How you can spend money from your savings account
Even though savings accounts aren’t designed for frequent transactions, there are ways to access your money and ultimately spend it.
Arguably, the simplest way to spend money in your savings account is to withdraw it.
Cash withdrawals can be made by visiting a local branch and asking a teller to withdraw funds from your savings account. But they can also be made using an ATM card at virtually any ATM, though fees may apply if you use a machine that’s not in your bank’s network.
If you have a checking account with the same bank, your debit card usually gives you the choice to make withdrawals at an ATM or branch from your checking or savings balance.
Cash withdrawals can also be done when making retail purchases with a debit card, but you likely won’t be able to get cash back from a savings account.
Another way to move money out of a savings account is by transferring it into a checking account, which could be a better option if you don’t have access to an ATM or branch or prefer not to use cash.
Most banks allow customers to easily make transfers between accounts through a mobile banking app without the help of a representative. As long as your checking and savings accounts are at the same bank, the transfers are typically instant. Once the money is in a checking account, it can be used for spending.
Get a cashier’s check
A cashier’s check is a guaranteed form of payment and is another viable way to spend from a savings account. You can get a cashier’s check by going to a bank or credit union and using money from a savings account to cover the check’s cost upfront. Then, the check can be used as an alternative to cash to make a payment.
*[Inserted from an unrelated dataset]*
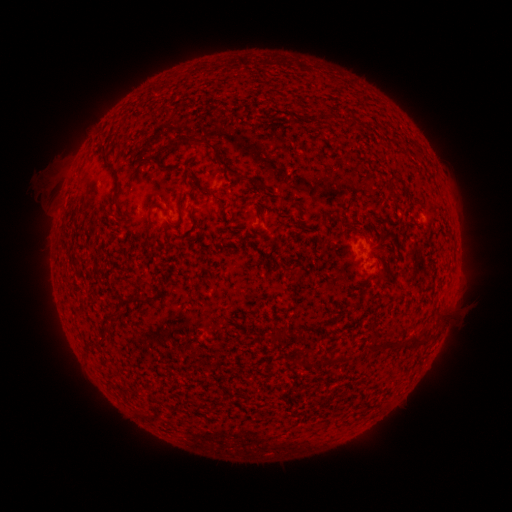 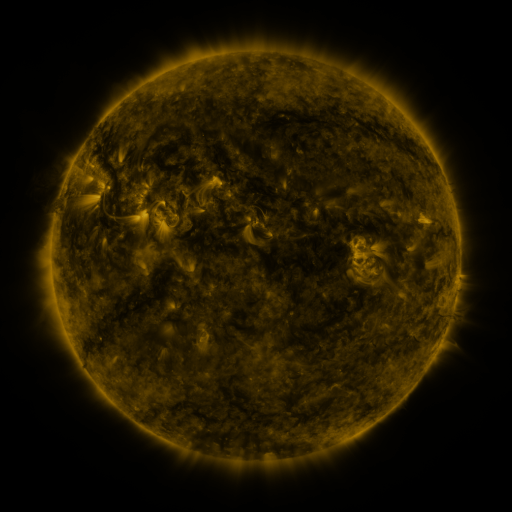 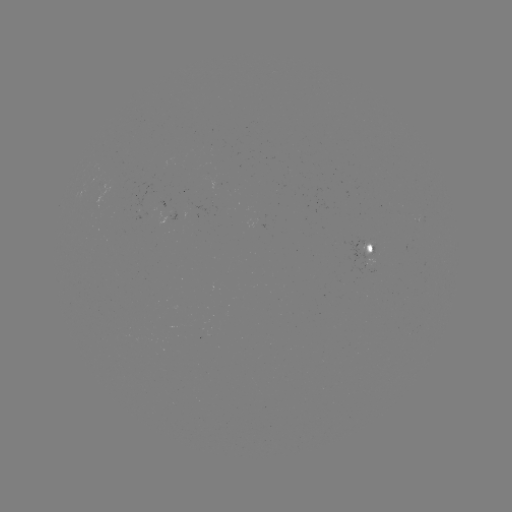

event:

Since you pay the financial institution to get a cashier’s check, any transaction the check covers is backed by the institution’s funds, rather than a personal account.
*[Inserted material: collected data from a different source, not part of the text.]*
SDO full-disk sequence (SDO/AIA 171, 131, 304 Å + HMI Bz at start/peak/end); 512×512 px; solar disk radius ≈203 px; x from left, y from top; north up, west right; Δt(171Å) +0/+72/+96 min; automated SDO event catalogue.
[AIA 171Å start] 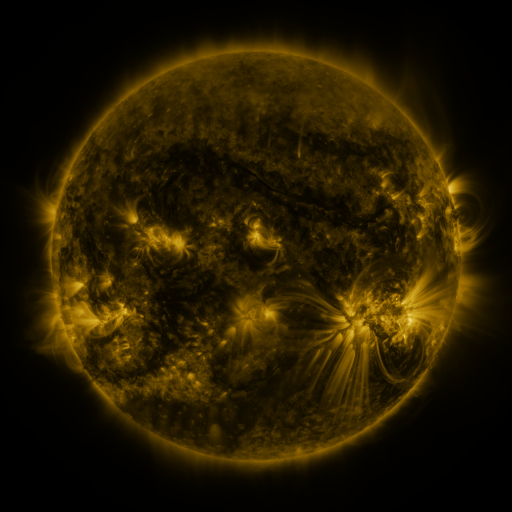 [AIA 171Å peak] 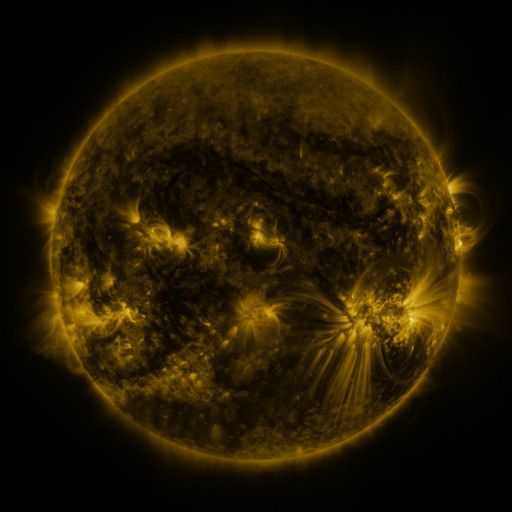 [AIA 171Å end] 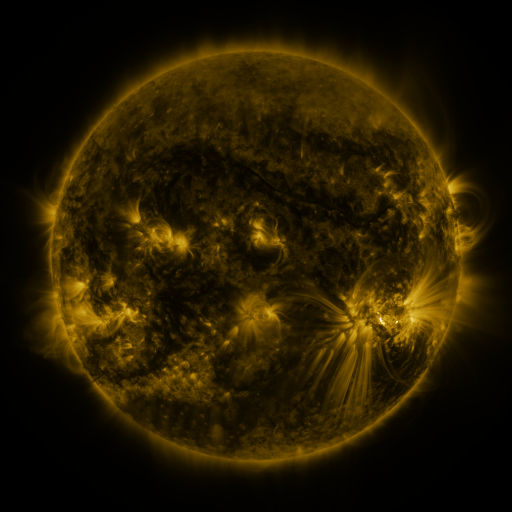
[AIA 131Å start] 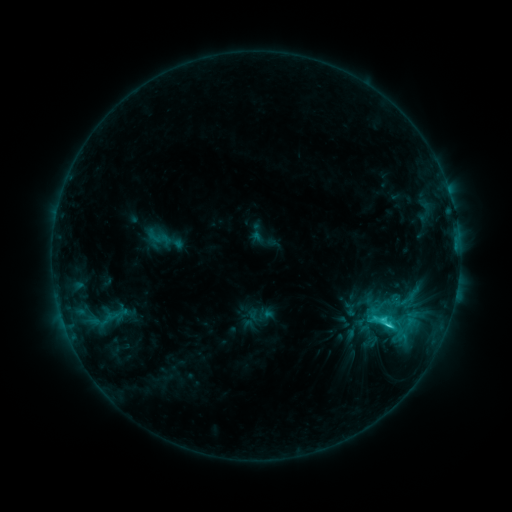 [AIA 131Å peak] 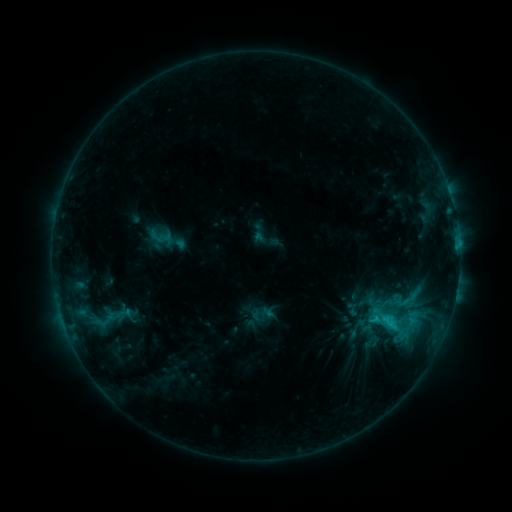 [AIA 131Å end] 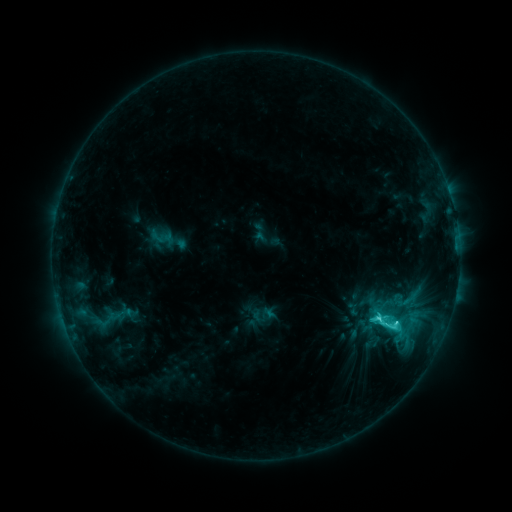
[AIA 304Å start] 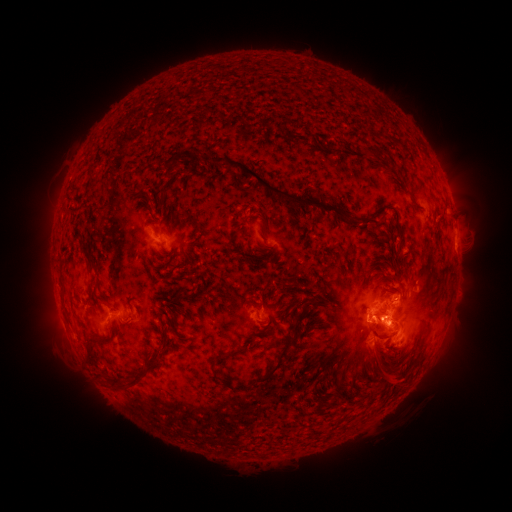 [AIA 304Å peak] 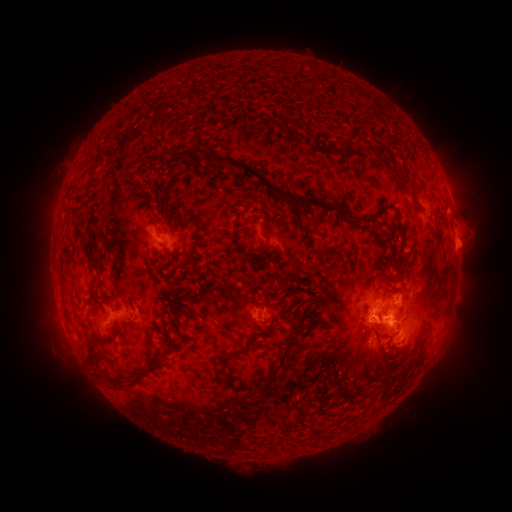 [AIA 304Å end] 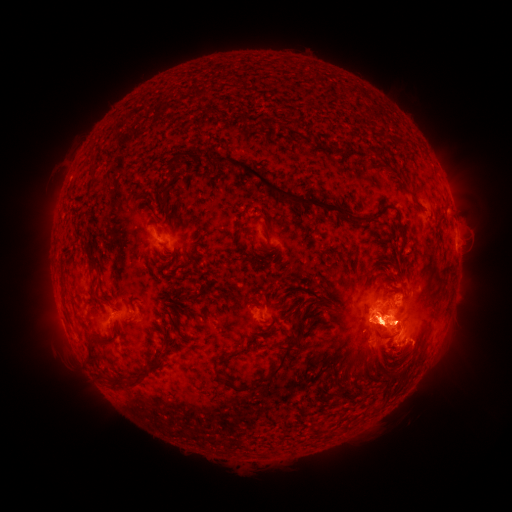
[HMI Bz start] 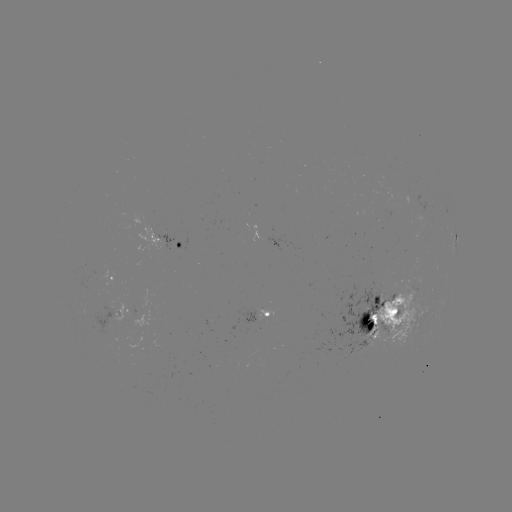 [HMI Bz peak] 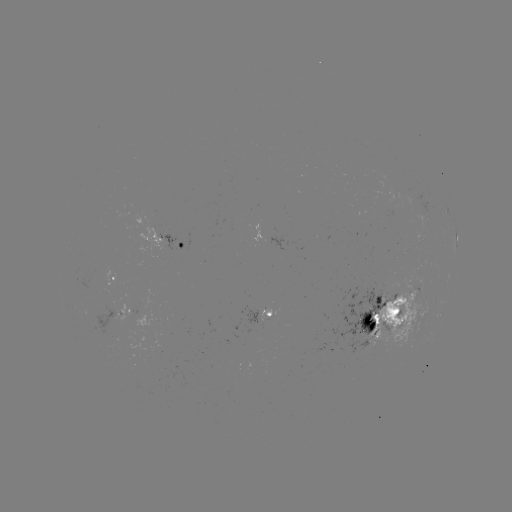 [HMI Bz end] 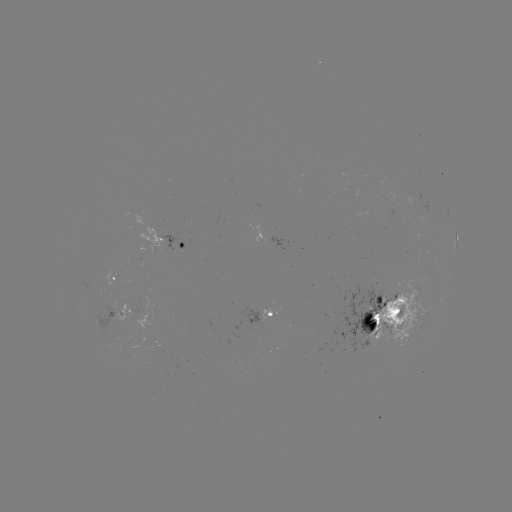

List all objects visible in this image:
emerging-flux region: (108, 322)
Banks and credit unions typically charge a fee for cashier’s checks.
Some banks and credit unions allow customers to set up direct debit to pay bills, such as a utility company or credit card issuer, from a savings account. You’ll need to supply account information, including account and routing numbers, and once authorized, the billing company can withdraw funds directly from savings. But some companies only permit direct debits from checking accounts, and some banks may block such transactions.
Setting up bill payments directly from a savings account may not be the best option, however, since each transaction counts toward the bank’s withdrawal limit and could result in a fee if the limit is exceeded. What’s more, it’s easy to lose track of automatic payments, and unless you’re diligent about checking the balance of your savings account, a rejected bill payment could result if it has insufficient funds.
Savings accounts are best used as a place to store money for the medium- or long- term. It’s one of the many differences between checking and savings accounts.
If there’s an emergency, withdrawing cash or transferring money to a checking account are the most convenient ways to spend the money in your savings account. But it’s best to minimize these transactions as much as possible, so you don’t exceed your bank’s limits and incur a fee. Also keep in mind that moving money out of a savings account will slow down your ability to build a nest egg.
If you need an account to make frequent transactions, consider opening a checking account. Use it for spending while building up your savings with money you can afford to set aside.